Degree of hardship that may be caused
The Tribunal appreciates that the cancellation of the visa would cause the applicant a certain degree of hardship such as not being able to pursue or complete further studies. The Tribunal notes the applicant’s evidence that although currently she is not studying, she does have intentions to pursue further studies in Australia. The Tribunal has also taken into account the fact that the applicant is 25 years of age and that she has invested substantial sums of money and time in her studies and career advancement.
On the basis of the available information, the Tribunal is satisfied that the applicant would pursue further studies. Overall, looking at the circumstances cumulatively, the Tribunal is satisfied that there is a degree of hardship that would outweigh the reasons to cancel the visa.
Circumstances in which ground of cancellation arose
As outlined above, the applicant’s attendance rate was lower than expected. The Tribunal is persuaded by the applicant’s explanations.
Past and present conduct of the visa holder towards the department
The applicant’s conduct towards the Department is noncontroversial; she responded to the notice.
If breach relates to a breach of r.2.43(1)(la) by a Subclass 457 visa holder - mitigating, compassionate and compelling factors
This is not a breach of the holder of a subclass 457 visa.
Whether cancellation would result in the visa holder being unlawful and subject to detention, or whether indefinite detention is a possible consequence of cancellation
The applicant is not in detention and she would be expected to comply with the conditions of any subsequent visa granted.
Whether there would be consequential cancellations under s.140
There is no evidence before the Tribunal that there would be any consequential cancellations.
Whether any international obligations would be breached as a result of the cancellation
There is no evidence before the Tribunal and the applicant is not claiming that there are any international obligations that could be breached as a result of the cancellation.
The impact on any victims of family violence
There is no evidence before the Tribunal that there is any victim of domestic violence or that there would be any such impact.
Any other relevant matters raised by the visa holder
In consideration of the evidence as a whole the Tribunal has concluded that the applicant’s intention has been consistent with the reasons she was granted the visa.

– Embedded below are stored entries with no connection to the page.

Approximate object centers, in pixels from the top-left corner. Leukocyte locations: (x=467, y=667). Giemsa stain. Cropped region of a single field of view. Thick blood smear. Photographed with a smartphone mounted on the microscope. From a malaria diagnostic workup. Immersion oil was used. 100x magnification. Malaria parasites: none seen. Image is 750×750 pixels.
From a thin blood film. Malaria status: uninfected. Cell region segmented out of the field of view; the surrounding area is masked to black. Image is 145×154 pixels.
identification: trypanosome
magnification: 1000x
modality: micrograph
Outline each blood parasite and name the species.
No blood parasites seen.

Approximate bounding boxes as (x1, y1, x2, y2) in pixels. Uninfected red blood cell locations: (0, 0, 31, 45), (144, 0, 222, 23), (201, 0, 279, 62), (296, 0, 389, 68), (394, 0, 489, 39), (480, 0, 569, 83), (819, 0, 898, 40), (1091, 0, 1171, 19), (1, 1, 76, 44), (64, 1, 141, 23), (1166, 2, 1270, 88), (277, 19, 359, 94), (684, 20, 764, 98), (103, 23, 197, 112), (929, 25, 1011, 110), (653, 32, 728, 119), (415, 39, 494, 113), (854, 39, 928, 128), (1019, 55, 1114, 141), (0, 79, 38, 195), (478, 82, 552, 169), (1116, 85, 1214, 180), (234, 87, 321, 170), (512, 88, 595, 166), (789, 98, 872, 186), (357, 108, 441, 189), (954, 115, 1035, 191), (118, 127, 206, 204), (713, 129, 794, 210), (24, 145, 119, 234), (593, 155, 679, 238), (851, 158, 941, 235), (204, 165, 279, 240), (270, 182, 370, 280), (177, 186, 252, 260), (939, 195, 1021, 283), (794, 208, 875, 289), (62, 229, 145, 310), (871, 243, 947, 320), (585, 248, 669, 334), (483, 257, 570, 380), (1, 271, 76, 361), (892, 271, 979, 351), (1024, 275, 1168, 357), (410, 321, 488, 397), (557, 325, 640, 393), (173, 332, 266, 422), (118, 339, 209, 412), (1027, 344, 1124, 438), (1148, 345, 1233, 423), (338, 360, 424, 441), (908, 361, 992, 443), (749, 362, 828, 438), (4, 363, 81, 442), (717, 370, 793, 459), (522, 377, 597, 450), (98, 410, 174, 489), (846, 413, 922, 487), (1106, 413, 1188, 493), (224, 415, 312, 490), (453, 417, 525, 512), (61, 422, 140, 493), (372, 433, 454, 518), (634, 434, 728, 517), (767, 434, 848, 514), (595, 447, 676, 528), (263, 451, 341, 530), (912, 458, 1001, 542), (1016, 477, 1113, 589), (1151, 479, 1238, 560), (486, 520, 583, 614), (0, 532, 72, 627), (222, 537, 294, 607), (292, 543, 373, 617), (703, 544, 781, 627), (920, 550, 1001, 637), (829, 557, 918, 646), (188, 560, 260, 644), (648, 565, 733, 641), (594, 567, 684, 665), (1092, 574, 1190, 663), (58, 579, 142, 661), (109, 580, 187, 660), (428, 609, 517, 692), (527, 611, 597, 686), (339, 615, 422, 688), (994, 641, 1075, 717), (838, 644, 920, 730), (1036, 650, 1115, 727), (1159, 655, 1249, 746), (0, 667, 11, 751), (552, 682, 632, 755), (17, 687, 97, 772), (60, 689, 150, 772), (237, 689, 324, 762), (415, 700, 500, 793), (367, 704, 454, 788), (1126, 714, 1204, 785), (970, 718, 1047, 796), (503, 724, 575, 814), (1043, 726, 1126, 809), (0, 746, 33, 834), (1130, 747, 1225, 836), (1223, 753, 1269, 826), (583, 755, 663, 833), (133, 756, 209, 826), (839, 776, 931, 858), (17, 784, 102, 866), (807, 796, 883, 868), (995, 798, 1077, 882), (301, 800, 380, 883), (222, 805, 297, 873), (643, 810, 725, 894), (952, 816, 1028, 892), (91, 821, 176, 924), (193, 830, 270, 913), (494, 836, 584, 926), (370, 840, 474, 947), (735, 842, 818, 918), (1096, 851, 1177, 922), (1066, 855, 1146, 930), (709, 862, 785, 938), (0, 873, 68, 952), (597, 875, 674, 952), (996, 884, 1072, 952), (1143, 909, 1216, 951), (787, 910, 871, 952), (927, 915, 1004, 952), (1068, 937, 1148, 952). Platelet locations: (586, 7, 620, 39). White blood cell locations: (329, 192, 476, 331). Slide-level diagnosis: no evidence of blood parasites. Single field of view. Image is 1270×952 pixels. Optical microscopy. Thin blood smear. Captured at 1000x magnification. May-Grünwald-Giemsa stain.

In essence and for those reasons, the Tribunal is satisfied that the favourable exercise of discretion in this matter is appropriate.
Considering the circumstances as a whole, the Tribunal concludes that the visa should not be cancelled.
DECISION
The Tribunal sets aside the decision under review and substitutes a decision not to cancel the applicant’s Subclass 572 Vocational Education and Training Sector visa.
Antoinette Younes
Senior MemberATTACHMENT – Extract from r.2.43 of the Migration Regulations 1994
…
(1C)For subsection 116(1A) of the Act, the Minister may have regard to the matter mentioned in subregulation (1D) in determining whether he or she is satisfied as mentioned in paragraph 116(1)(fa) of the Act.
(1D)For subregulation (1C), the matter is that participation in a course of study by the holder of a student visa has been deferred or temporarily suspended by the provider of the course of study:
(a)because of the conduct of the holder; or
(b)because of the circumstances of the holder, other than compassionate or compelling circumstances; or
(c)because of compassionate or compelling circumstances of the holder, if the Minister is satisfied that the circumstances have ceased to exist; or
(d)on the basis of evidence or a document given to the provider about the holder’s circumstances, if the Minister is satisfied that the evidence or document is fraudulent or misrepresents the holder’s circumstances.